# Task
Say whether each statement agrees with the blog page that follows. Answer yes or no and quote the words of the page that decide it.
1. The writer has been using Twitter for a long time.
2. The writer plans to use Twitter for rough outlines of future blog posts.
3. The writer proposes calling cheap laughs "economical laughs."

# Exercise passage
◇ ◇ ◇ ◇ ◇ ◇ ◇

Posts Tagged ‘English’

To Twit or not to Twit

Wednesday, June 3rd, 2009

Twitter is dumb.

Twitter is for writing in 140 characters, and is meant as a blog replacement. It has since found itself as a blog replacement. This isn’t all bad, but I think I’ve finally found a use for it myself.

It’s a place where I can:

  1. Comment on what others have twat
  2. Tell everyone (including brick walls) what I’m doing
  3. Hair-brained napkin-outlines for future blog posts

I think that last one is more useful to me personally than anything else I can conjure up. Granted, I’ve only been twittering for a short time now, but if ever I’m stumped for what to write about, I can just dive into my twit queue and see how I should elaborate on what I’ve twat.

It shall be a public white-board for all to see and none to edit. It will be like a blog post preview if you’re a follower.

There are a couple things in the queue right now that are brief due to the 140 character limit, not because that’s all there is to say, so hopefully this will work out.

Comedy

Thursday, December 18th, 2008

Cheap laughs. They’re called cheap because they can be gotten for very little effort. Cheap comes with a notoriously bad connotation because you think of a miserly old man sitting in the dark counting his precious pennies and clipping coupons. Why can’t it be something more positive like, oh I don’t know, economical laughs?

An economically effecient way to get more laughs out of joke, good or bad, is to introduce articles and plurals. Bonus points are earned if there’s a referential synonym in the form of a pun or social norm, but that’s a bit advanced for today’s lesson.

◇ ◇ ◇ ◇ ◇ ◇ ◇

# Supplied information
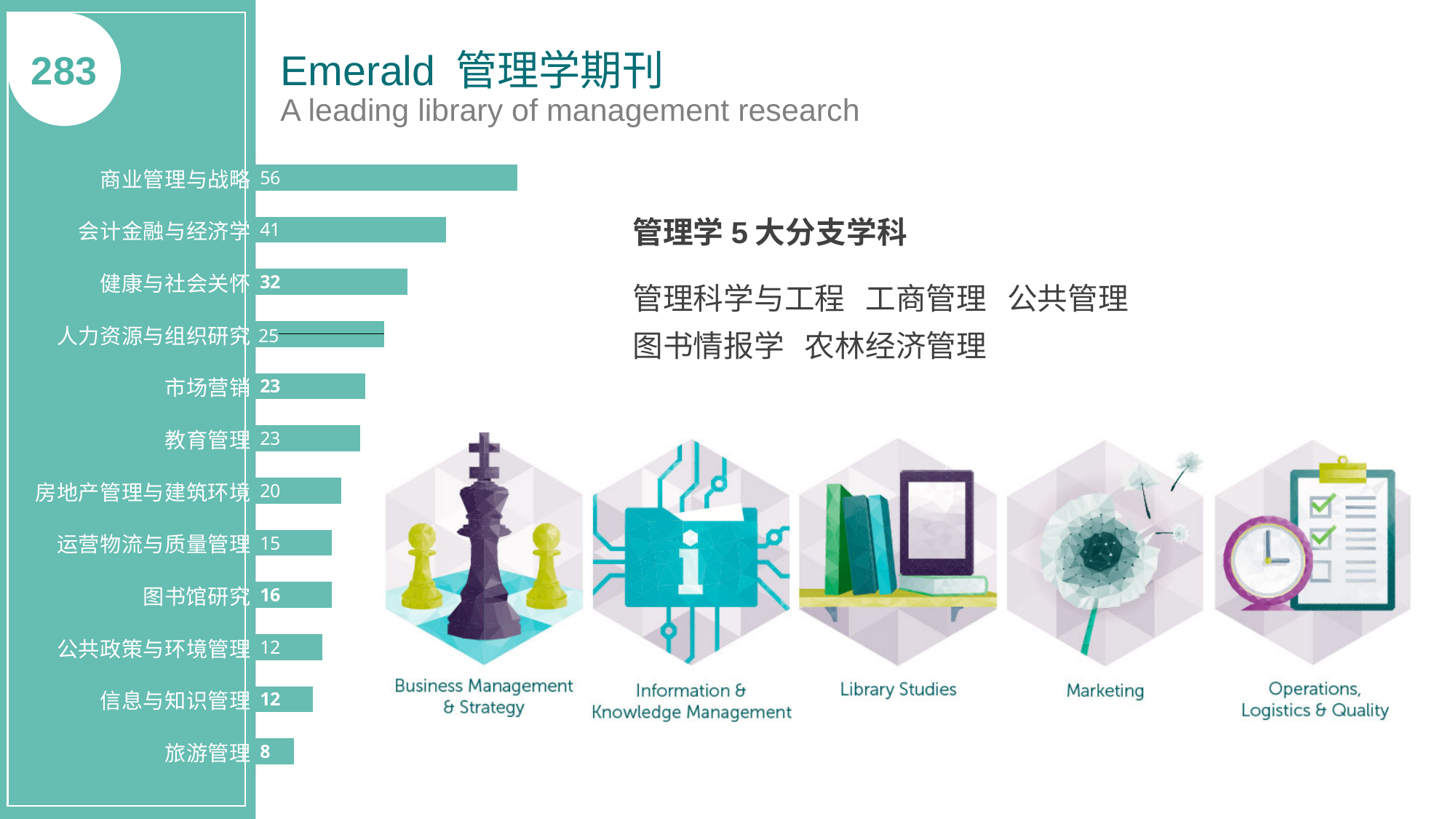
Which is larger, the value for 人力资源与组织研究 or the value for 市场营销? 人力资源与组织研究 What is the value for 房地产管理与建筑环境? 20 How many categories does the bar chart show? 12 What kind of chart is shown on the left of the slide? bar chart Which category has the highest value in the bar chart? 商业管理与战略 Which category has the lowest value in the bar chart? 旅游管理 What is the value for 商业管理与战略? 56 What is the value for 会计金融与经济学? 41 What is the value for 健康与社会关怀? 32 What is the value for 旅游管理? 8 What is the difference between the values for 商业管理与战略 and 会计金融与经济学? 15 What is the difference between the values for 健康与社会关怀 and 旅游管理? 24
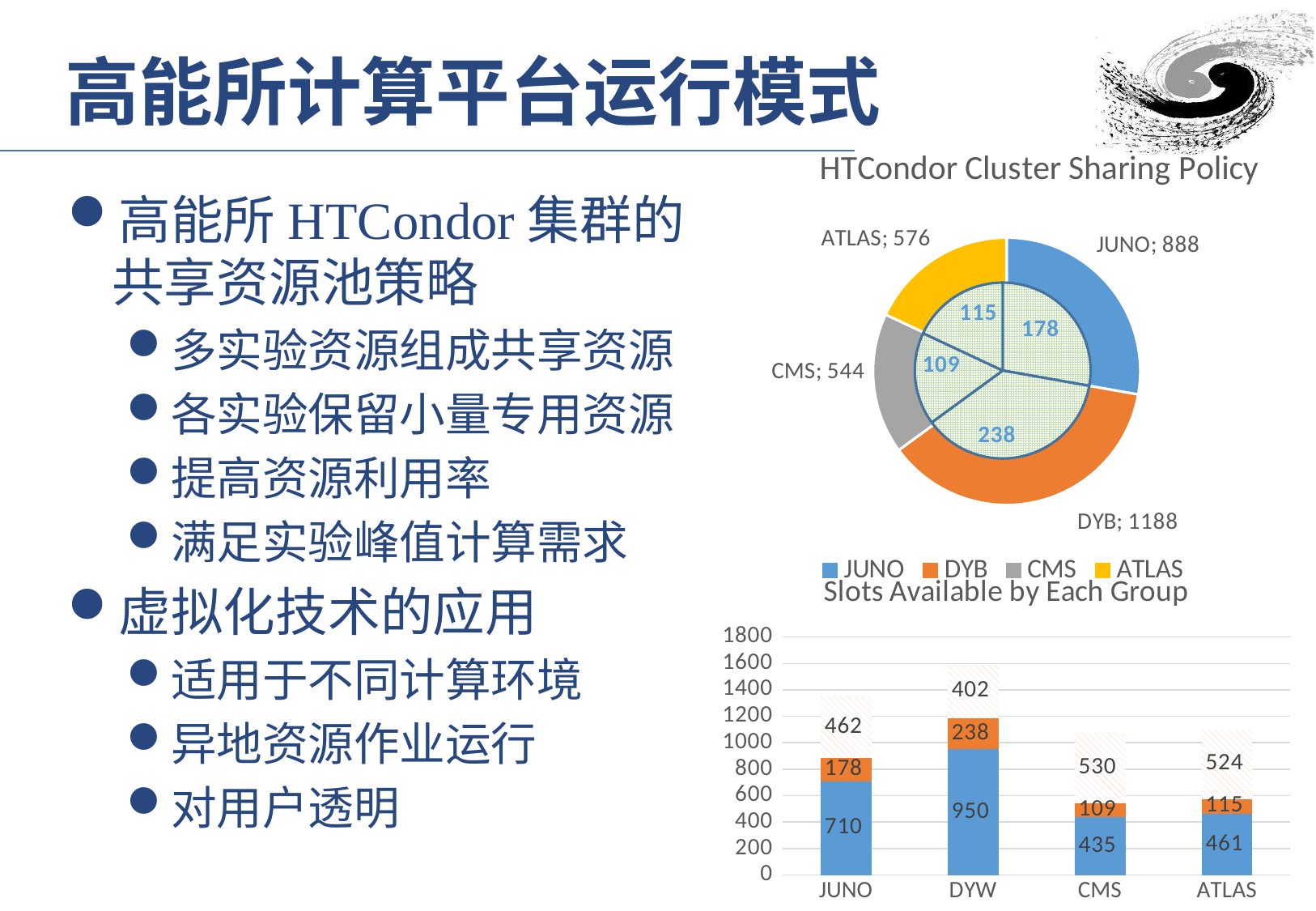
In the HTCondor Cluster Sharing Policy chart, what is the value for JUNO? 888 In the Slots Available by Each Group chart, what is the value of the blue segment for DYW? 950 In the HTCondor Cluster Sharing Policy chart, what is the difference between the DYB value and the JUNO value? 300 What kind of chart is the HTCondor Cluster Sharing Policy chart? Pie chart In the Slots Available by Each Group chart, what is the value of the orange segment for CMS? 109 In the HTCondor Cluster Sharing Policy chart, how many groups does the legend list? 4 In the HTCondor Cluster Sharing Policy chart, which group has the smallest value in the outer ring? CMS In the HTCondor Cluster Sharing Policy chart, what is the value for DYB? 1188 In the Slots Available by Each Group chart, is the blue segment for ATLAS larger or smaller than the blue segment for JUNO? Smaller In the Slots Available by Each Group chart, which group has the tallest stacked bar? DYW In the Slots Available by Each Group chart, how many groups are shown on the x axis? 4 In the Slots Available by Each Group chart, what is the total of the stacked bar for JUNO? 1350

◇ ◇ ◇ ◇ ◇ ◇ ◇

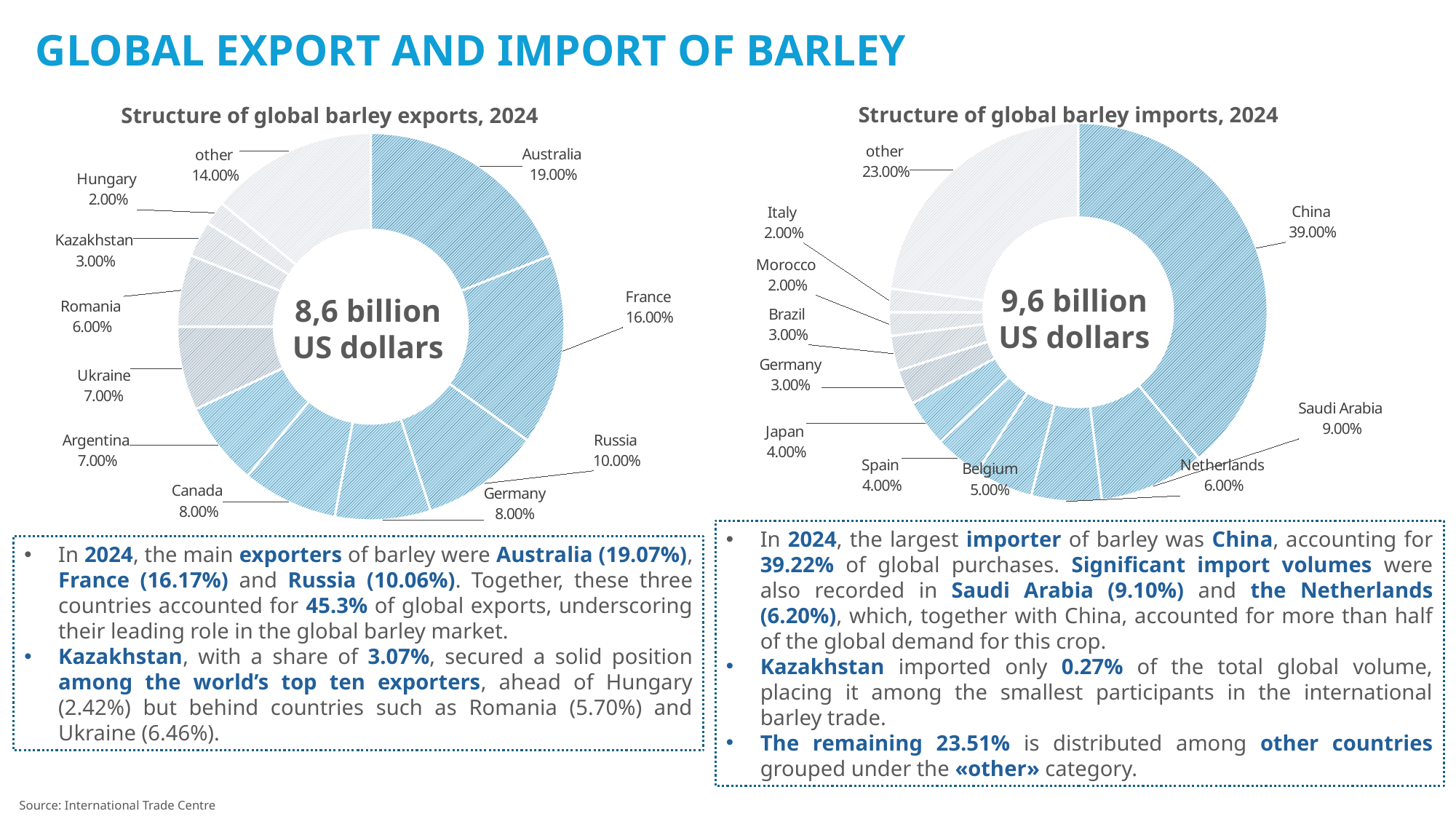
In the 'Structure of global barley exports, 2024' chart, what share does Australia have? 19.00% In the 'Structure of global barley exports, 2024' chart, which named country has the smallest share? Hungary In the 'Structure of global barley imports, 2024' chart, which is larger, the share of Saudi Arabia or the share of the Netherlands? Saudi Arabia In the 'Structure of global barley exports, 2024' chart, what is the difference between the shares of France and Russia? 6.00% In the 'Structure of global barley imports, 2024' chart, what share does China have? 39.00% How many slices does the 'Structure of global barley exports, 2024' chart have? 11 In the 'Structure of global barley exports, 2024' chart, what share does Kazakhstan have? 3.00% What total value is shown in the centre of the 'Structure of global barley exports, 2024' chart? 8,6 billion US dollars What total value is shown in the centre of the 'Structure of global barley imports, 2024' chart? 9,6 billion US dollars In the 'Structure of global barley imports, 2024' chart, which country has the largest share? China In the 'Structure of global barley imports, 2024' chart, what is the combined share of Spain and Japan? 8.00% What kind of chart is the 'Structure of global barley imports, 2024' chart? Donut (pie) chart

◇ ◇ ◇ ◇ ◇ ◇ ◇

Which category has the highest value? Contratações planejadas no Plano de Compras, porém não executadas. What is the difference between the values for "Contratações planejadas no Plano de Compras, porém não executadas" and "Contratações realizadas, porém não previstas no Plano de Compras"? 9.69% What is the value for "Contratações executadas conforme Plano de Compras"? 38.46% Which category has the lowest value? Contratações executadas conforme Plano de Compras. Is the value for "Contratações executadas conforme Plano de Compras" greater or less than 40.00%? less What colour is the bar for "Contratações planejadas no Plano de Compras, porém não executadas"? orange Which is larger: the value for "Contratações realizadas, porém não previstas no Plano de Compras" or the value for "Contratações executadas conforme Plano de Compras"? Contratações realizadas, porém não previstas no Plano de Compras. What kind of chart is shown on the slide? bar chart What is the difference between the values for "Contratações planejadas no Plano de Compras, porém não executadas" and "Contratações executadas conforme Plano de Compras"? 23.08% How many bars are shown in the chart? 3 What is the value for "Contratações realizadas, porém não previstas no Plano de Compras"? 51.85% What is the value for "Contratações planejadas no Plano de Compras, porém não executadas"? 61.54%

◇ ◇ ◇ ◇ ◇ ◇ ◇

# Output below
1. No: "Granted, I’ve only been twittering for a short time now"
2. Yes: "Hair-brained napkin-outlines for future blog posts"
3. Yes: "Why can’t it be something more positive like, oh I don’t know, economical laughs?"